- **TASKS TO COMPLETE**
- a) Reproduce the rap music article starting with "Those who castigate" and going on through "fighting systematic oppression.", renaming "hip-hop" as "hip hop" everywhere it occurs.
- b) Answer these questions from the rap music article:
(i) Stormzy's performance at which awards was being re-watched?
(ii) What did Public Enemy call hip-hop?
(iii) Which Sugarhill Gang track does the article name?

- **EXTRACT**
══════════

The beauty of raging: how Rap music has always been a political tool

Image description: Stormzy at Glastonbury festival 2019, wearing a stab-proof vest designed by Banksy

While re-watching the momentous Brit awards performance by South London Grime artist Stormzy, I was asked by a friend  “I get what he’s saying, but why does he have to sound so angry?”

Because he is, and because he has every right to be.

Covering topics surrounding violence, gang culture, misogyny and drug misuse, the one continuous aspect of rap music over the decades has been the media criticism it faces. It has been dubbed a bad influence on the ‘impressionable youth’, as critics overlook the culture that surrounds the lyrics and selectively hear a string of hate and profanity.

Those who castigate modern day rap – be it grime, trap or drill, do so in ignorance of the genre’s bigger picture.

Thought to have been born in 1970’s South Bronx, hip-hop was ‘discovered’ away from its community and birthplace, and branded by the commercial mainstream by the end of the decade, with Sugarhill Gang’s ‘Rapper’s Delight’. Rap music owes its origin partly to this hip-hop culture of working-class African Americans, a genre designed for fighting systematic oppression.

hip-hop was ‘discovered’ away from its community and birthplace, and branded by the commercial mainstream

Preceding hip-hop, African-American rhyming games were used as subtle resistance to the systems of despotism and slavery. Slaves would speak in metaphors, such as the rabbit and its fox master in ‘Bre’r Rabbit tales’.

Today we see a continuation of the valuable influences of rap, with modern artists preserving its function as a form of resistance. In the new millennium, the social significance of rap music isn’t confined by its origins, instead continuously moulded and advanced.

Public Enemy hailed hip-hop “Black CNN”, a means through which people access information. Kilo Ali’s track, known both as ‘America’s Got a Problem’ and ‘Cocaine’, explores the effects of crack cocaine on the community he grew up in, revealing the side of the story not explored by the White House’s so-called ‘war on drugs’.

The relentless pace and triumphant tone of the song were modelled off hits such as those by Salt-N-Pepa, but the lyrics prove that just because certain issues are discussed, this does not mean they are being glorified: “headed for the chair, sixteen years old”. Such music is often blamed for the ills of society that predate it, faults it actively speaks against, hence the correlation that so many mistake as the cause.

The lifestyle they rap about, set to a backdrop of inequality, is criticised by those comfortable enough to not be living it. In the same way that it forced people to acknowledge the realities of inner-city America, it now unveils the harsh realities of Brexit era Britain.

══════════

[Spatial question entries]

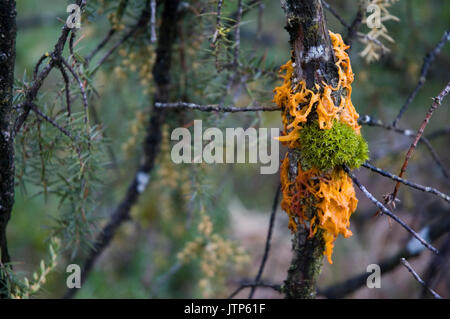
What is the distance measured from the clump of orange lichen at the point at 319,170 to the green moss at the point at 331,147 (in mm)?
12

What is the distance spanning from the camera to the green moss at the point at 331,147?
74 centimetres

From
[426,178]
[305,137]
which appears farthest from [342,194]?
[426,178]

══════════

- **THE RESPONSES**
- a)
Those who castigate modern day rap – be it grime, trap or drill, do so in ignorance of the genre’s bigger picture.

Thought to have been born in 1970’s South Bronx, hip hop was ‘discovered’ away from its community and birthplace, and branded by the commercial mainstream by the end of the decade, with Sugarhill Gang’s ‘Rapper’s Delight’. Rap music owes its origin partly to this hip hop culture of working-class African Americans, a genre designed for fighting systematic oppression.

- b)
(i) The Brit awards
(ii) "Black CNN"
(iii) 'Rapper's Delight'